On Tue, Feb 2, 2016 at 10:15 PM, Steve Dower firstname.lastname@example.org wrote:
I was throwing around some ideas with colleagues about how we detect Python installations on Windows from within Visual Studio, and it came up that there are many Python distros that install into different locations but write the same registry entries. (I knew about this, of course, but this time I decided to do something.)
So here is a rough proposal to standardise the registry keys that can be set on Windows in a way that (a) lets other installers besides the official ones have equal footing, (b) provides consistent search and resolution semantics for tools, and (c) includes slightly more rich metadata (such as display names and URLs). Presented in PEP-like form here, but if feedback suggests just putting it in the docs I'm okay with that too.
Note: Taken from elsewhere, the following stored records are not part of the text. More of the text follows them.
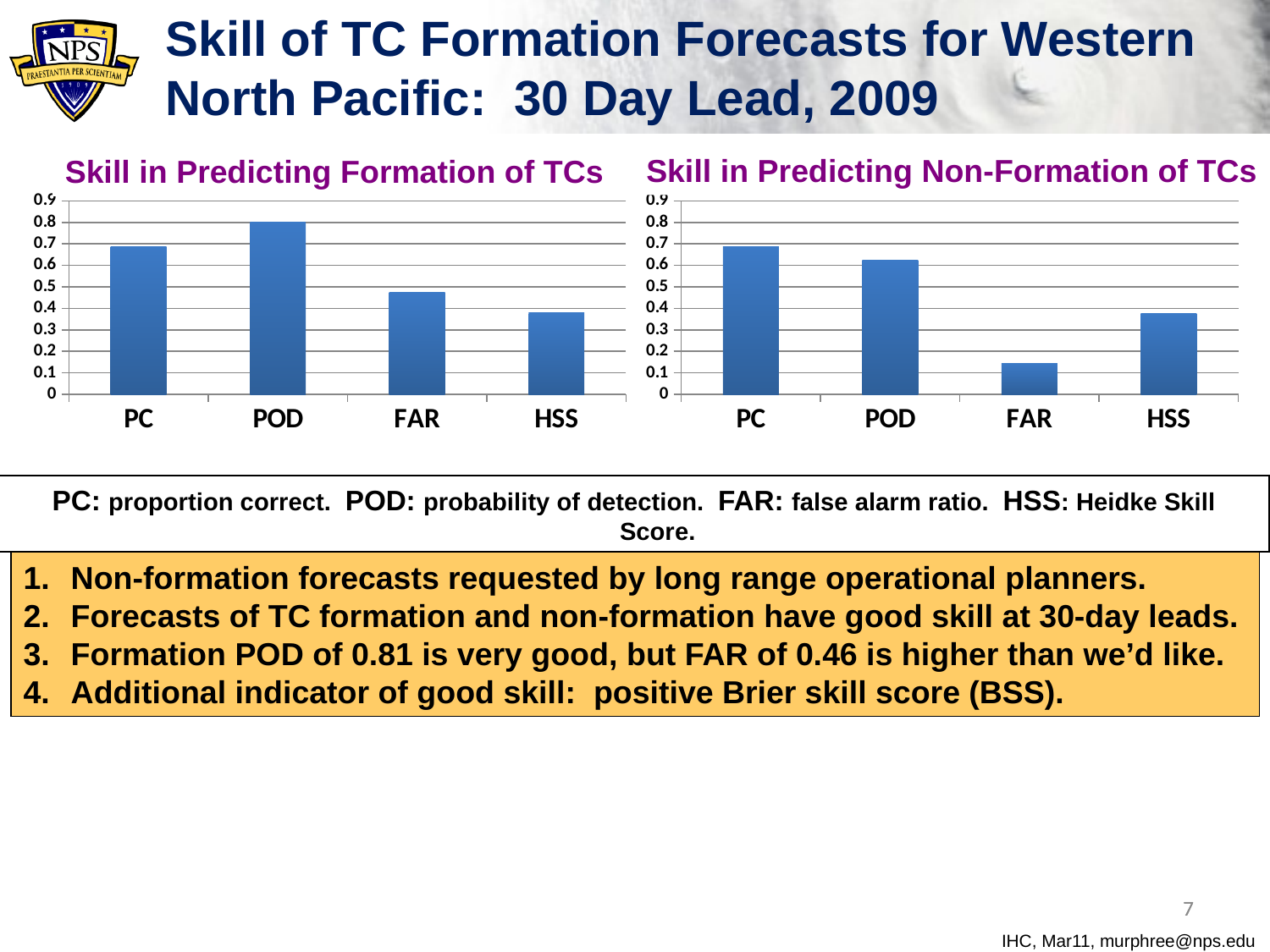
In the 'Skill in Predicting Non-Formation of TCs' chart, which is larger, PC or POD? PC In the 'Skill in Predicting Non-Formation of TCs' chart, is the value for HSS greater or less than 0.3? greater In the 'Skill in Predicting Non-Formation of TCs' chart, is the value for FAR greater or less than 0.2? less In the 'Skill in Predicting Formation of TCs' chart, is the value for PC greater or less than 0.6? greater In the 'Skill in Predicting Formation of TCs' chart, which category has the lowest value? HSS How many categories are shown on the 'Skill in Predicting Non-Formation of TCs' chart? 4 In the 'Skill in Predicting Non-Formation of TCs' chart, which category has the lowest value? FAR In the 'Skill in Predicting Non-Formation of TCs' chart, which category has the highest value? PC What is the title of the chart on the right side of the slide? Skill in Predicting Non-Formation of TCs In the 'Skill in Predicting Formation of TCs' chart, which category has the highest value? POD In the 'Skill in Predicting Formation of TCs' chart, which is larger, POD or FAR? POD What kind of chart is the 'Skill in Predicting Formation of TCs' chart? bar chart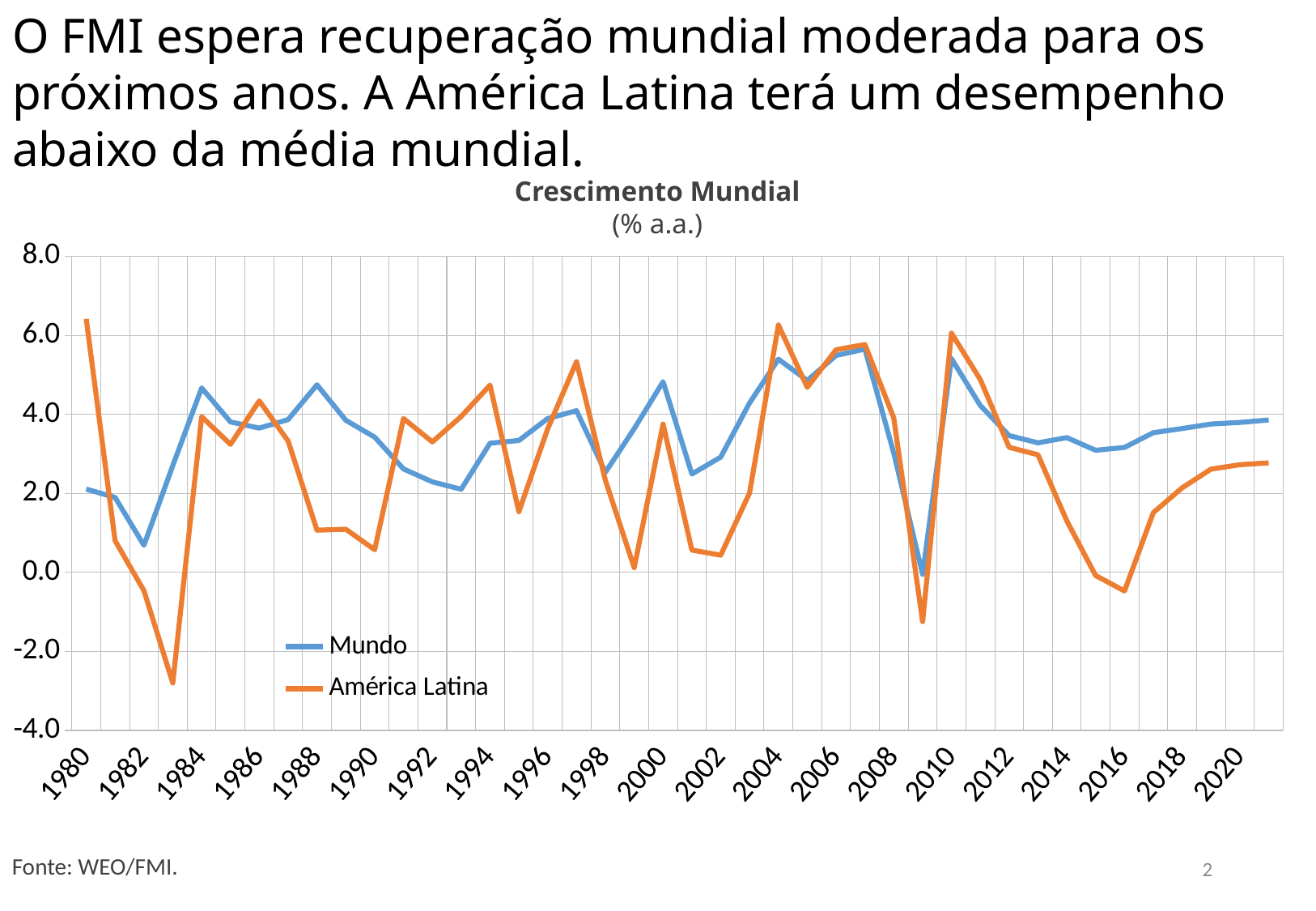
Is the value for América Latina in 2009 greater or less than 0.0? less How many series does the legend list? 2 In 2020, which series has the higher value, Mundo or América Latina? Mundo Is the value for América Latina in 1983 greater or less than -2.0? less In which year does the Mundo series reach its lowest value? 2009 Is the value for América Latina in 1980 greater or less than 6.0? greater Does the América Latina series rise or fall between 2010 and 2016? fall What kind of chart is shown on the slide? line chart What are the two series named in the legend? Mundo and América Latina What is the title of the chart? Crescimento Mundial (% a.a.) In which year does the América Latina series reach its lowest value? 1983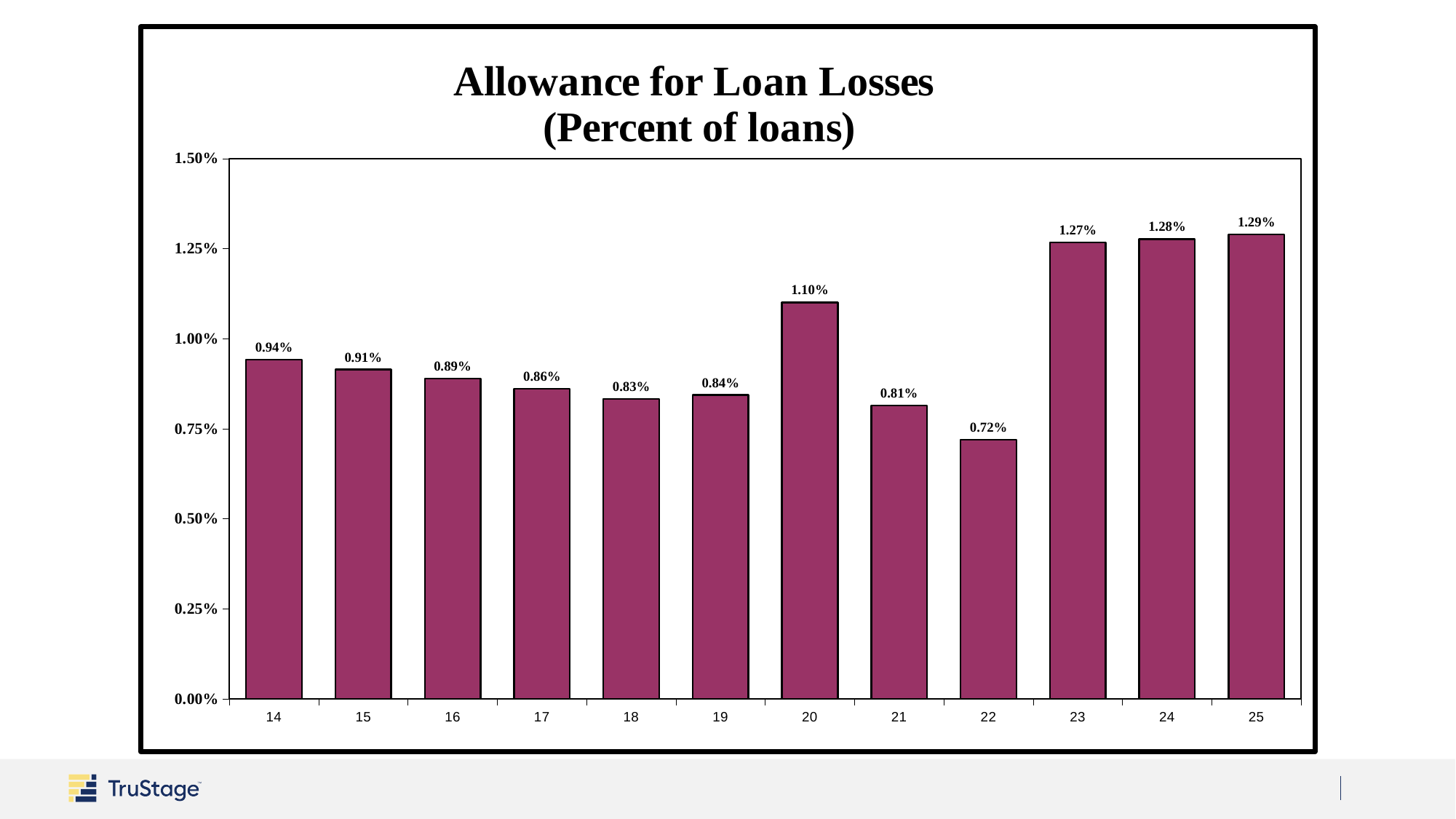
What is the allowance for loan losses for year 14? 0.94% How many years are shown on the chart? 12 Which year has a larger allowance for loan losses, year 20 or year 23? 23 What is the allowance for loan losses for year 20? 1.10% Which year has the highest allowance for loan losses? 25 What is the title of the chart? Allowance for Loan Losses (Percent of loans) Do the values rise or fall from year 14 to year 18? fall Is the value for year 21 greater or less than 1.00%? less What is the allowance for loan losses for year 22? 0.72% What is the difference between the allowance for loan losses in year 25 and year 22? 0.57% What kind of chart is shown on the slide? bar chart Which year has the lowest allowance for loan losses? 22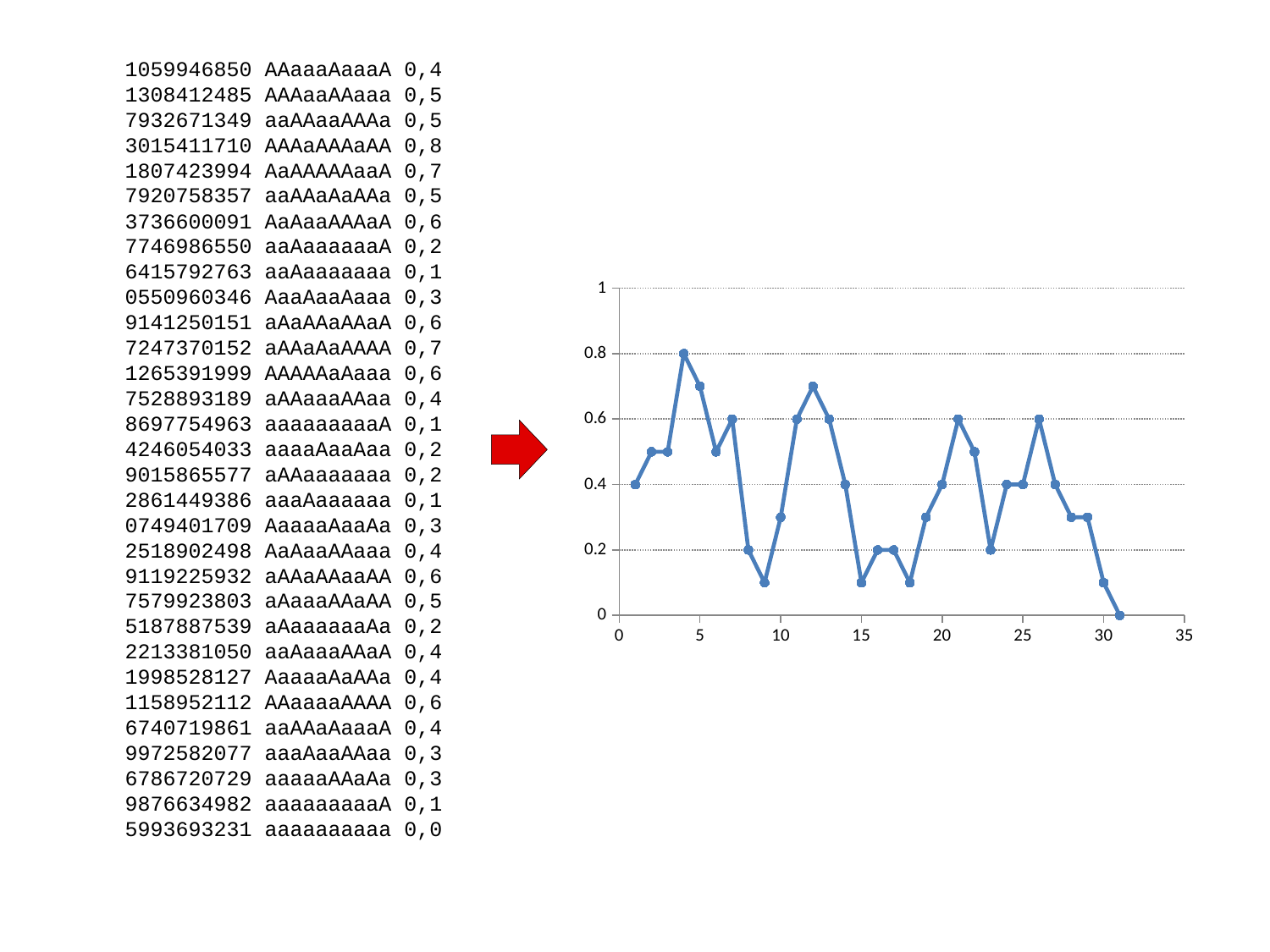
What is the value plotted at x = 21 on the line chart? 0.6 At which x value does the line chart reach its lowest point? 31 What is the value plotted at x = 1 on the line chart? 0.4 What is the difference between the value at x = 4 and the value at x = 1? 0.4 What kind of chart is shown on the slide? line chart Is the value at x = 9 greater or less than 0.2? less What is the highest value plotted on the line chart? 0.8 Is the value at x = 5 greater or less than 0.6? greater What is the value plotted at x = 31 on the line chart? 0 How many data points are plotted on the line chart? 31 At which x value does the line chart reach its highest point? 4 Which is larger, the value at x = 4 or the value at x = 12? x = 4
It is fully backwards compatible with official releases of Python (at least back to 2.5, possibly further) and does not require modifications to Python or the official installer - it is purely codifying a superset of what we already do.
Any and all feedback welcomed, especially from the owners of other distros, Python implementations or tools on the list.
Just wanted to quickly point out another use of the WIndows registry in Python: WindowsRegistryFinder . This is an import "meta-path" finder that locates modules declared (*not* defined) in the registry. I'm not familiar with the Windows registry nor do I know if anyone is using this finder. That said, ISTM the finder's use of the registry does not face quite the same challenges you've described in the proposal. I expect Martin von Löwis could explain more as he was involved with adding the finder.
Just wanted to throw that out there, particularly if there's a chance of the finder's registry keys conflicting in some way.